## Provided text
↓

Skip to main content

Orchestrating Containers with Docker Swarm

Introduction

As your applications grow in complexity, managing containers on a single host becomes limiting. You need high availability, scalability, and easy management of distributed containers. Docker Swarm is Docker's native orchestration solution, enabling you to cluster multiple Docker hosts, deploy multi-container applications, and manage them as a single logical unit. In this lesson, you'll learn how to set up and operate a Docker Swarm cluster, deploy services, scale your applications, and understand how Swarm handles orchestration and service discovery.


What is Docker Swarm?

Docker Swarm turns a pool of Docker hosts into a single, virtual Docker host. It provides:

  • Clustering: Pooling multiple hosts (nodes) into a single swarm.
  • Service orchestration: Defining and running multi-container applications (services).
  • Scaling: Seamlessly scaling services up or down.
  • Self-healing: Detecting and replacing failed containers.
  • Load balancing: Distributing requests among containers.

Swarm Mode is built into Docker Engine since version 1.12, making it easy to enable and use.


Swarm Architecture

A Docker Swarm consists of two types of nodes:

  • Manager Nodes: Handle cluster management tasks (orchestration, scheduling, maintaining cluster state).
  • Worker Nodes: Run containers (tasks) as instructed by managers.

Managers can also run containers, but for production, it's recommended to dedicate them to management tasks.


Initializing a Swarm

Let's create a basic Swarm cluster. You need access to at least one Linux or Mac machine (or use Docker Desktop).

Step 1: Initialize the Swarm

On the first node (which will become the manager):

docker swarm init --advertise-addr <MANAGER-IP>
  • --advertise-addr tells Swarm which IP address to advertise to other nodes.

Example:

docker swarm init --advertise-addr 192.168.1.100

After running this command, Docker will display a join command for worker nodes:

docker swarm join --token <TOKEN> <MANAGER-IP>:2377

Step 2: Add Worker Nodes

On each worker node, run the docker swarm join command provided by the manager.

Example:

docker swarm join --token SWMTKN-1-xxxx 192.168.1.100:2377

Step 3: Verify the Swarm

On the manager node, run:

docker node ls

You should see a list of all nodes in the Swarm.


Deploying Services in Swarm

In Swarm, you don't run containers directly. Instead, you deploy services.

Creating a Service

docker service create --name webserver -p 80:80 nginx:alpine
  • --name webserver: The name of the service.
  • -p 80:80: Publish port 80 on the cluster to port 80 of the container.
  • nginx:alpine: The image to use.

You can list services with:

docker service ls

Scaling Services

To scale the webserver service to 3 replicas:

docker service scale webserver=3

Swarm will ensure 3 containers (tasks) are running, distributing them across available nodes.

Updating Services

You can update the image or configuration of a running service:

docker service update --image nginx:latest webserver

Swarm will perform a rolling update, replacing each task one by one with the new image.

↑

## Excerpted data
↓

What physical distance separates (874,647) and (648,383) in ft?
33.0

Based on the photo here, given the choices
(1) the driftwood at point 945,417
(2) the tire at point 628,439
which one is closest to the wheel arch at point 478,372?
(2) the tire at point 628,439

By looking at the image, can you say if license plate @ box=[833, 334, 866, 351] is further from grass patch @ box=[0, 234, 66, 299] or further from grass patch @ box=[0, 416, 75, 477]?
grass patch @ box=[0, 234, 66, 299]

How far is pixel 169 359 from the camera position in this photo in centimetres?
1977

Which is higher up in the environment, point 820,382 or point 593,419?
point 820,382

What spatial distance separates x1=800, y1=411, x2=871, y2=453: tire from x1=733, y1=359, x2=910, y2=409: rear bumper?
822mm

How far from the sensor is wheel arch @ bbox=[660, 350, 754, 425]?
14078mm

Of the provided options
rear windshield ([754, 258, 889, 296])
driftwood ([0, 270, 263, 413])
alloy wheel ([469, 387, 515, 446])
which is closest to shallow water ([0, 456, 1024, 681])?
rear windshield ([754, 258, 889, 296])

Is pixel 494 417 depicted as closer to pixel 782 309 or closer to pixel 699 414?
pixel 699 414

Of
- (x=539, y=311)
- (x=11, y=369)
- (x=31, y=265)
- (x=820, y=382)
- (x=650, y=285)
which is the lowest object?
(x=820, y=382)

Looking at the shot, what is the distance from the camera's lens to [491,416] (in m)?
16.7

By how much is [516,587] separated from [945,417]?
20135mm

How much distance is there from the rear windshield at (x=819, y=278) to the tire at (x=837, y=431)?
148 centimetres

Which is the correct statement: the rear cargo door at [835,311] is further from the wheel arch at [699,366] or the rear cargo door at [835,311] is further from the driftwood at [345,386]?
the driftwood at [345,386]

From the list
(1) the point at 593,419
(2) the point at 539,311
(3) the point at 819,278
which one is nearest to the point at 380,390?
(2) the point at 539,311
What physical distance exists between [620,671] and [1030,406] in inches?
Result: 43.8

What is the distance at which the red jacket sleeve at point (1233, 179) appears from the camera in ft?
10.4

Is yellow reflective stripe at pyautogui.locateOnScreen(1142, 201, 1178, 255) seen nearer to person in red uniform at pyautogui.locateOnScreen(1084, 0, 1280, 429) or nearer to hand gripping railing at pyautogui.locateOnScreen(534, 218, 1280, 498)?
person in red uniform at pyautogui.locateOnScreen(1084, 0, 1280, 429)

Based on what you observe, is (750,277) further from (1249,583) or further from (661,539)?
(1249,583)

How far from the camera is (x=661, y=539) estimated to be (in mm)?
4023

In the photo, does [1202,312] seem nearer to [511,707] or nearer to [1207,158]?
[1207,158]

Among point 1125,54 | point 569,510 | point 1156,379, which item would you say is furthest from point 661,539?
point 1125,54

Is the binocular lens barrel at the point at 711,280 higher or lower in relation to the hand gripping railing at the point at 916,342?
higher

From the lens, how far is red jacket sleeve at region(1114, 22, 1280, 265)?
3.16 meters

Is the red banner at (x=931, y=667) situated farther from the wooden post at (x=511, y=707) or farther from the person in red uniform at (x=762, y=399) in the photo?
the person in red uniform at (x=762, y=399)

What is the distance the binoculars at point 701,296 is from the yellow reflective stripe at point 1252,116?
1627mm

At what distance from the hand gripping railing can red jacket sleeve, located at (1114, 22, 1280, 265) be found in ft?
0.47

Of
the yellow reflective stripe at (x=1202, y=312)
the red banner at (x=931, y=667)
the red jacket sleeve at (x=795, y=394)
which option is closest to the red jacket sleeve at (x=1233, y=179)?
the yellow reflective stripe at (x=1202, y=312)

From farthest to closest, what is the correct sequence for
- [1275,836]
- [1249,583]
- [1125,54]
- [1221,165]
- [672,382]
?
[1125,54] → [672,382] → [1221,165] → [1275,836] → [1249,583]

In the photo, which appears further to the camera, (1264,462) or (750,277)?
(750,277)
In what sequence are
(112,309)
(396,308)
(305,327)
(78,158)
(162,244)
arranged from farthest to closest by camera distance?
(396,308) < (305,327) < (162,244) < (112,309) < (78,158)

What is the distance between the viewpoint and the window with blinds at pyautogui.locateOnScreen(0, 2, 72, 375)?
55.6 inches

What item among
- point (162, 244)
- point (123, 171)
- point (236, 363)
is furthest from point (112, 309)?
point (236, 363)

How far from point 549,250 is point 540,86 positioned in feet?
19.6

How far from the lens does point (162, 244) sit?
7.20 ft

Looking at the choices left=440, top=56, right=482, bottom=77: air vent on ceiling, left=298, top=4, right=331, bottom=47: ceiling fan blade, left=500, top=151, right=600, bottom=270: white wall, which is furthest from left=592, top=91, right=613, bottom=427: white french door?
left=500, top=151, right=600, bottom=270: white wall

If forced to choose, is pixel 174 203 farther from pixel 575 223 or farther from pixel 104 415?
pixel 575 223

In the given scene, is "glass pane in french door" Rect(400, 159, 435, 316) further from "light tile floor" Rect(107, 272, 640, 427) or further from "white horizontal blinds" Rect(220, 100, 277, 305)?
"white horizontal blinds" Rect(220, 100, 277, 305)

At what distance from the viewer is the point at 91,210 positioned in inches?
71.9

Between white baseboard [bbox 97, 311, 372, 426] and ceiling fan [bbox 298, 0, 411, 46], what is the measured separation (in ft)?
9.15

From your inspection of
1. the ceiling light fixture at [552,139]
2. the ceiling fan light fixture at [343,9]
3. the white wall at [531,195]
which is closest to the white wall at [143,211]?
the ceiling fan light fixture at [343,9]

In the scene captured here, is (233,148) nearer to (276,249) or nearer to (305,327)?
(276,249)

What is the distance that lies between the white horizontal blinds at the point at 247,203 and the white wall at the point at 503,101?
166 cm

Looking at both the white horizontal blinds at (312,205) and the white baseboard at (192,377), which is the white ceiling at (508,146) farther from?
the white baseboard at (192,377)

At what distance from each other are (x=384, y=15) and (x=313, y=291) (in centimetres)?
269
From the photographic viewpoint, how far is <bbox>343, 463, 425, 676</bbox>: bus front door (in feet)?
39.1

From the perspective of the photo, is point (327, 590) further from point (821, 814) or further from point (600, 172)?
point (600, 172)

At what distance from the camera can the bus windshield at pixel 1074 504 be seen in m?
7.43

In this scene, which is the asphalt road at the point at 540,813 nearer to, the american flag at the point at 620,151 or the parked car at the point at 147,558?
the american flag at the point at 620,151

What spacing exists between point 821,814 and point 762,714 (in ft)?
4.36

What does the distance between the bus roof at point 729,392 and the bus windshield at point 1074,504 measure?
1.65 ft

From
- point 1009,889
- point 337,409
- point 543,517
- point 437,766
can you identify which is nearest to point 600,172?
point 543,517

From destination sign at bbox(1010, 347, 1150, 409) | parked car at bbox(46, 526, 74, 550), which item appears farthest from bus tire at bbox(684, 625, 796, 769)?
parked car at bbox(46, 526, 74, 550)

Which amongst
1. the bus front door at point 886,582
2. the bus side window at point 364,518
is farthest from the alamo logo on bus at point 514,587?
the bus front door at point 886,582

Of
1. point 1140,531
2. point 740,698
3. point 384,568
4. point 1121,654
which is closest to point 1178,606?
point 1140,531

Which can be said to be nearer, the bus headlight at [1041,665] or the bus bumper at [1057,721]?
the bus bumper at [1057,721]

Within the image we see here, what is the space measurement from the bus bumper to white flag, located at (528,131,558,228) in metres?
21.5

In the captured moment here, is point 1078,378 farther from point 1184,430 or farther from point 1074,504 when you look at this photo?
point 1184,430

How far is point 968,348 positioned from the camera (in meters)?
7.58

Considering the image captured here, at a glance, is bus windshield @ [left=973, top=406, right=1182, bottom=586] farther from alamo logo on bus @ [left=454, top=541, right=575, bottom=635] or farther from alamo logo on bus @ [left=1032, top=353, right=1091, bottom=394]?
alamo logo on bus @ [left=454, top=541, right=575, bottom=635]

↑

## What you need to do
Pick up the Docker Swarm lesson after its last sentence and keep writing it in the same style.

## Reply to the exercise
Service Discovery and Load Balancing

Swarm provides built-in service discovery. Services are accessible by their name inside the Swarm network.

  • Ingress Load Balancing: When you publish a port, Swarm automatically load-balances requests across all running service tasks.
  • Service-to-Service Communication: Containers can reach each other by service name using the built-in overlay network.

Rolling Updates and Rollbacks

Swarm supports zero-downtime updates and rollbacks.

Rolling Update Example

docker service update --image nginx:1.21-alpine webserver

You can control update parameters (like parallelism and delay):

docker service update \
--update-parallelism 2 \
--update-delay 10s \
--image nginx:1.21-alpine webserver

Rollback Example

If something goes wrong:

docker service rollback webserver

Common Operations

Viewing Service Tasks

docker service ps webserver

Removing a Service

docker service rm webserver

Draining a Node

Temporarily stop scheduling tasks on a node (e.g., for maintenance):

docker node update --availability drain <NODE-ID>

Real-World Use Cases

  • High availability web apps: Deploy web servers across multiple hosts with automatic failover.
  • Batch processing: Run distributed workers that can be scaled up or down easily.
  • Dev/Test environments: Quickly spin up reproducible environments for testing multi-component applications.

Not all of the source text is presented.